▶ [Article]:

Our Tatte Community: BAGLY

At Tatte, one of our dreams is to offer a friendly, welcoming space for guests and team members alike. This dream takes us beyond the walls of our cafés into the neighborhoods we call home by supporting local organizations addressing the critical needs of women, youth, and families like BAGLY (the Boston Alliance of LGBTQ+ Youth).



For the past five years, we have partnered with BAGLY (the Boston Alliance of LGBTQ+ Youth), a resource for people age 22 and under who identify as LGBTQ+, along with the people who love and support them. Every June, in celebration of Pride Month, we raise awareness and funds for BAGLY through the sale of slices of Pride Cake. Since Tatte expanded to the Washington D.C. area in 2021, we’ve also partnered there with SMYAL: Supporting and Mentoring Youth Advocates and Leaders, https://smyal.org/.

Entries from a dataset
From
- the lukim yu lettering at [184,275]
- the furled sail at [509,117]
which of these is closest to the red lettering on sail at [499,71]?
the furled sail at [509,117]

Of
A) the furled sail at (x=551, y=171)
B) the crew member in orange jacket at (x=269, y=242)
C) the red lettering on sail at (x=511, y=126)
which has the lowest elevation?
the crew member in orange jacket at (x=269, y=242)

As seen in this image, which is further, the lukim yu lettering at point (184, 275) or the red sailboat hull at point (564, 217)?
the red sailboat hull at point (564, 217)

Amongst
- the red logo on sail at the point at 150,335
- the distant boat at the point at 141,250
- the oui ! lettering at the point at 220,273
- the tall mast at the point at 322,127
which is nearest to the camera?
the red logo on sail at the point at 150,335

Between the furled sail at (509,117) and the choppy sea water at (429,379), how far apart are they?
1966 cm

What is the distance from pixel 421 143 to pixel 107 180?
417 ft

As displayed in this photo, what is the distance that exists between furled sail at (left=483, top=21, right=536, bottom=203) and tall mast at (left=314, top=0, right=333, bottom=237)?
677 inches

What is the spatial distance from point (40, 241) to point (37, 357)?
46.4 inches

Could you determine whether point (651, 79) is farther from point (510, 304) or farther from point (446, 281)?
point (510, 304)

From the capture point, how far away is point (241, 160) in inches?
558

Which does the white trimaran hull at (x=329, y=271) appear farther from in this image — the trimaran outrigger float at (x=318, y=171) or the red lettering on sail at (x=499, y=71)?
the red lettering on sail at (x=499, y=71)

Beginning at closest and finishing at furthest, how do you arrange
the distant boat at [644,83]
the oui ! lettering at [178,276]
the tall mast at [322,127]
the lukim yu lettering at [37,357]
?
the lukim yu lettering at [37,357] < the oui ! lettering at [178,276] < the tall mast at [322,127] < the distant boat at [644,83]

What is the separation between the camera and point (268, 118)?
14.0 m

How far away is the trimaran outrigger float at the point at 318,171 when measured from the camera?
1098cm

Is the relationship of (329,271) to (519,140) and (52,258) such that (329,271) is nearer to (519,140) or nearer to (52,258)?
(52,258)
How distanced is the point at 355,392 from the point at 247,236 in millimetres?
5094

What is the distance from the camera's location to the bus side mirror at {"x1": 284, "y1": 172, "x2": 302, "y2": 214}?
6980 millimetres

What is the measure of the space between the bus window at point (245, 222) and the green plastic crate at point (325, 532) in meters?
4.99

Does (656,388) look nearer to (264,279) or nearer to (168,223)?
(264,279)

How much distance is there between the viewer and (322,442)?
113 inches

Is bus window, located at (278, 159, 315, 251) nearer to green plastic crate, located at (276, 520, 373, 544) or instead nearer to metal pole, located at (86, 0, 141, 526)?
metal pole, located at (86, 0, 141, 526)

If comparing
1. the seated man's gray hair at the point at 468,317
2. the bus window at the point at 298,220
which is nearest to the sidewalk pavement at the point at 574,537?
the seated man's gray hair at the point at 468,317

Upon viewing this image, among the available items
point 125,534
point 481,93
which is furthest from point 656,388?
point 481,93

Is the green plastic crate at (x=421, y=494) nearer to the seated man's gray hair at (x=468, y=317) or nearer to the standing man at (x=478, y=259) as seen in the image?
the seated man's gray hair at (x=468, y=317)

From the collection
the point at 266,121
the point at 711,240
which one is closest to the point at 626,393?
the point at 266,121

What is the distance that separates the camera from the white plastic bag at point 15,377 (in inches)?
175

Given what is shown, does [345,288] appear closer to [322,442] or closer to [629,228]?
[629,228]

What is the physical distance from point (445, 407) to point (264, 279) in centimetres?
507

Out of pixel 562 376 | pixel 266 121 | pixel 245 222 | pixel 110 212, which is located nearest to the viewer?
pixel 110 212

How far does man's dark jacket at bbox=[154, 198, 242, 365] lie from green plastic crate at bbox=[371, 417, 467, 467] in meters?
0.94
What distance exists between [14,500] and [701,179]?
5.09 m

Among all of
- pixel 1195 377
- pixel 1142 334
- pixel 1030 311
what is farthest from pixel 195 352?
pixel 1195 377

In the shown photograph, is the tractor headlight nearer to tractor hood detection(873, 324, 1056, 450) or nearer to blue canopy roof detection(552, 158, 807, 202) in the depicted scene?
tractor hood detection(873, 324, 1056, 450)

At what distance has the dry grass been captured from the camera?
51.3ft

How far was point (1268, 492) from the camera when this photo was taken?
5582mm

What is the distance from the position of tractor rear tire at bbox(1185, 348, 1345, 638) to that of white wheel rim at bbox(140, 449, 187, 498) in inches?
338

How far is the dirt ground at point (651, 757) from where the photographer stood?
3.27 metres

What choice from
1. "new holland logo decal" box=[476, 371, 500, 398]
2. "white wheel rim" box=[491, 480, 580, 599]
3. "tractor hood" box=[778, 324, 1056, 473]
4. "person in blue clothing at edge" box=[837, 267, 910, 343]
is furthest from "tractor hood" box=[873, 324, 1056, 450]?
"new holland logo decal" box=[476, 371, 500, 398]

▶ [Directions]:
A – Translate this sentence from the BAGLY article into Spanish: "Every June, in celebration of Pride Month, we raise awareness and funds for BAGLY through the sale of slices of Pride Cake."
B – Decide whether each statement agrees with the BAGLY article. Answer yes or no, and quote the words that decide it.
(i) Tatte has partnered with BAGLY for the past five years.
(ii) BAGLY is a resource for people age 25 and under.
(iii) Tatte expanded to the Washington D.C. area in 2019.
C – The BAGLY article describes the local organizations Tatte supports as addressing the critical needs of certain groups. List every group it names.

▶ [Exercise solutions]:
A – Cada junio, en celebración del Mes del Orgullo, creamos conciencia y recaudamos fondos para BAGLY mediante la venta de porciones de Pride Cake.

B –
(i) Yes: "For the past five years, we have partnered with BAGLY"
(ii) No: "a resource for people age 22 and under who identify as LGBTQ+"
(iii) No: "Since Tatte expanded to the Washington D.C. area in 2021"

C – women, youth, families